Марфа Петровна была женщина лет сорока пяти, высокая и дородная, сохранившая несколько остатков прежней красоты своей. Черные быстрые глаза ее еще не совсем лишились прежнего своего блеска, и пунцовая тока на темных волосах очень была ей к лицу, хотя белые на ней перья сделались почти серыми от роменской пыли и хотя, вообще, наряд ее не соответствовал ни времени года, ни обеденной поре. Живой румянец, на щеках ее игравший, очень ее молодил, особливо в глазах Блистовского, который не тотчас заметил, что свежий цвет лица ее был действием китайских румян. Правда, что недостаток передних зубов немного мог бы нарушить тайну ее лет, ибо, за неимением в Малороссии ни Сосротов, ни Деспинов, некому было оные вставить; но Марфа Петровна умела как-то залепливать воском сии опустошения неумолимого времени, которые посему и ускользнули от внимания Блистовского.

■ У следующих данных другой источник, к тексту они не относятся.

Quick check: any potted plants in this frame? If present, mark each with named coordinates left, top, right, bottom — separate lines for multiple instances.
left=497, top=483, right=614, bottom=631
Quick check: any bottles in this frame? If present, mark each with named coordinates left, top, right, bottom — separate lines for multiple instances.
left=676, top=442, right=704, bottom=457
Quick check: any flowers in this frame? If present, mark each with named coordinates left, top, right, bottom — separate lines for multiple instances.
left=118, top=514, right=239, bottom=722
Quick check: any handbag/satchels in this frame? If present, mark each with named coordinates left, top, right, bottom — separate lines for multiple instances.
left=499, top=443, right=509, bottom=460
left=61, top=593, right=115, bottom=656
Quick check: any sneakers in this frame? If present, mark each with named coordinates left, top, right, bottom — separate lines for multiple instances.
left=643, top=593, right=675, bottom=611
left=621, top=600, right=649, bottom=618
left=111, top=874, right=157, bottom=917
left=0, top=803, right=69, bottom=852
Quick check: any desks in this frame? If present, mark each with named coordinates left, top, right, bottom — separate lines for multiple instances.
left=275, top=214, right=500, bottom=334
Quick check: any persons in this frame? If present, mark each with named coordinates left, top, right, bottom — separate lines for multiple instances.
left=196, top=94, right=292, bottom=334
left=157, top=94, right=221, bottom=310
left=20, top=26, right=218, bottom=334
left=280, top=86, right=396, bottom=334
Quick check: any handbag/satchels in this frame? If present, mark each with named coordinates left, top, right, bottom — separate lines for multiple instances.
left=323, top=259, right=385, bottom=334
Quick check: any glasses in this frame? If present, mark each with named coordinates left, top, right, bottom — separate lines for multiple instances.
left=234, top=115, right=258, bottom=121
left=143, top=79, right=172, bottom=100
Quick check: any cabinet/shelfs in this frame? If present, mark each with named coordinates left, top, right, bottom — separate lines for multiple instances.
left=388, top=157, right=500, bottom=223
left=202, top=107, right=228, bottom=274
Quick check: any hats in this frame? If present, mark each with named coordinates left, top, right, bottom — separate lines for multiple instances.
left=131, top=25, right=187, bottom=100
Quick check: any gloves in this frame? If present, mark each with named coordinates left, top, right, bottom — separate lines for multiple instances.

— А мои барышни еще не воротились из лавок, — сказала Марфа Петровна наречием, которое считала она русским, хотя оно сильно отзывалось благословенною Украиною, — как зайдут к мадам Дюлу, так ради просидеть там целый день! Клим Сидорович! пошлите-ка Хвыльку[11] сказать барышням, что пора обедать!

— Уж побежал Петька!

— Говорю вам, чтоб пошел Хвылька! — вскричала Марфа Петровна, нахмурив брови и бросив строгий взгляд на мужа. — Покорно прошу выкушать водки, — продолжала она, обратясь к Блистовскому с веселою улыбкою, — не угодно ли настойки Трофимовского; она очень полезна для здоровья.

вернуться

11

Филипп.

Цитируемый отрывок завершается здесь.